Effects of Aging
Stamina and Physical Recovery
Energy is youth. I noticed that around the age of 30 I needed more rest and naps. My body was slowing down and affecting my physical routine including working out, running and recreational activities. For me, Improving the quality of my sleep and my body’s recovery from physical exertion is a key role in living a fitter and younger life style. Regaining one's energy level is possible even as we age.
Gym membership or personal trainer? Over my lifetime I have done both. I prefer at my age personal one on one training or a small group of 10 or less. This allows the trainer to keep a watchful eye on the smaller group with respect to physical abilities and limitations. If you are active and under age 45-50 a gym membership without a personal trainer may be suitable for you. At-Home low to moderate exercise is also good such as walking, swimming, and biking.
The Centers for Disease Control and Prevention recommends that people get at least 2 ½ hours a week of moderate activity, such as walking briskly enough to get slightly out of breath.

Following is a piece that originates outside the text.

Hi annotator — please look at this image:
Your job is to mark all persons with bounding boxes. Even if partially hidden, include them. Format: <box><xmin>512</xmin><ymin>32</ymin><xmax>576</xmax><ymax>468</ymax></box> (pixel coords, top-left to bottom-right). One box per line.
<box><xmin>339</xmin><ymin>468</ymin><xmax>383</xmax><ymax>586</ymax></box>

Choose the proper exercise activity for your age and present physical abilities. Always consult your physician before beginning a any new exercise program/training.

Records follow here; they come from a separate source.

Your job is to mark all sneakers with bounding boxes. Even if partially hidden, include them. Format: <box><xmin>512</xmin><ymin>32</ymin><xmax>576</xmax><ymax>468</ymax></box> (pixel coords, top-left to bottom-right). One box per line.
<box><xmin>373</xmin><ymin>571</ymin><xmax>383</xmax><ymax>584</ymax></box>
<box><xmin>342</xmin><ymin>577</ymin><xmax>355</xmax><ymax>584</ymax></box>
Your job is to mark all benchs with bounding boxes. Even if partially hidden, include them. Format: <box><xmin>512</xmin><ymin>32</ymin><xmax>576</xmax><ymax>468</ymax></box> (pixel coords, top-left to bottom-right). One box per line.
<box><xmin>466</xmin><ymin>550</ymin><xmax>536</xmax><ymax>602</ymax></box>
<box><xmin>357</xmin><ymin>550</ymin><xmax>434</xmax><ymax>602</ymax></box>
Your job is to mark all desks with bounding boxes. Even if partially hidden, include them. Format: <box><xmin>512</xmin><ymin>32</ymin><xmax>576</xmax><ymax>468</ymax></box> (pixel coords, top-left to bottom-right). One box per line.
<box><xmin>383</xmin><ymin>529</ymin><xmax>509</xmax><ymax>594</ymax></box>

Clean Eating and Hydration
You are what you eat. This is especially true as we age. Our tissues, bones, skin, cells and organs need nourishment more that ever. Eating a balanced diet from the four food group is essential to good health. Drink, Drink, Drink clear liquids such as water daily.
Fruits & Vegetables
Fruits - Fresh seasonal fruits, frozen, canned or dried fruits and fruit juices, apples, oranges, bananas, grapes, melons, berries, raisins and 100 percent apple or orange juice, etc.
Vegetables - Dark green varieties such as spinach and broccoli. Yellow, orange and red vegetable such as carrots, squash, sweet potatoes and tomatoes. Starchy vegetables such as potatoes and corn.
Whole grain products include whole-grain cereals, whole-wheat bread, oatmeal and brown rice. Refined- and enriched grain products include white breads, white rice, enriched pasta and crackers.
Choose fat-free or low-fat dairy products, such as milk, yogurt, frozen yogurt, natural cheeses and soy beverages.
Meat, poultry, seafood, eggs, nuts and seeds, Low-fat meats and poultry and unsalted nuts, beans and peas
Maintaining a healthy gut goes hand in hand with proper eating habits.
Consult your physician before implementing a change in diet
The Human Body
Changes in the human body on average began in the late twenties.
Most are internal and began to become notable over time.
Changes in the eyes are typically first. The need for reading glasses seems to occur around age 40.
Our organs and tissues start to develop signs of inflammation which can lead to a number of health issues. Consult your physician for more information.
The skins starts to lose moisture and elasticity. Wrinkles and sagging tissue becomes more visible in the form of double chins and looser on the legs and arms.
Loss of muscle tone occurs with aging but can be addressed with moderate exercise.
The hair lines starts to recede, and hair volume starts to thin. The quality of the hair changes and become dull and brittle.
Cells starts to die as we age but all is not lost if we follow basic wellness regimines and ageless techiques.
The Mind and Mindset
Our minds are one our greatess gifts. The human brain stores volumes and volumes of information that in our younger years could be called to mind in an instant.
As we age information is not so readily available. The information is there but our ablity to recall starts to fade. Some people call this forgetfullness while medical professionals may evaluate more serious case as dementia. Consult with your physical for more information.
Mentally we may become a little less patience and dull in our thinking. Perhaps even labeled a a stick in the mud. This disposition can be adjusted by imploying some basic methods of ageless techniques.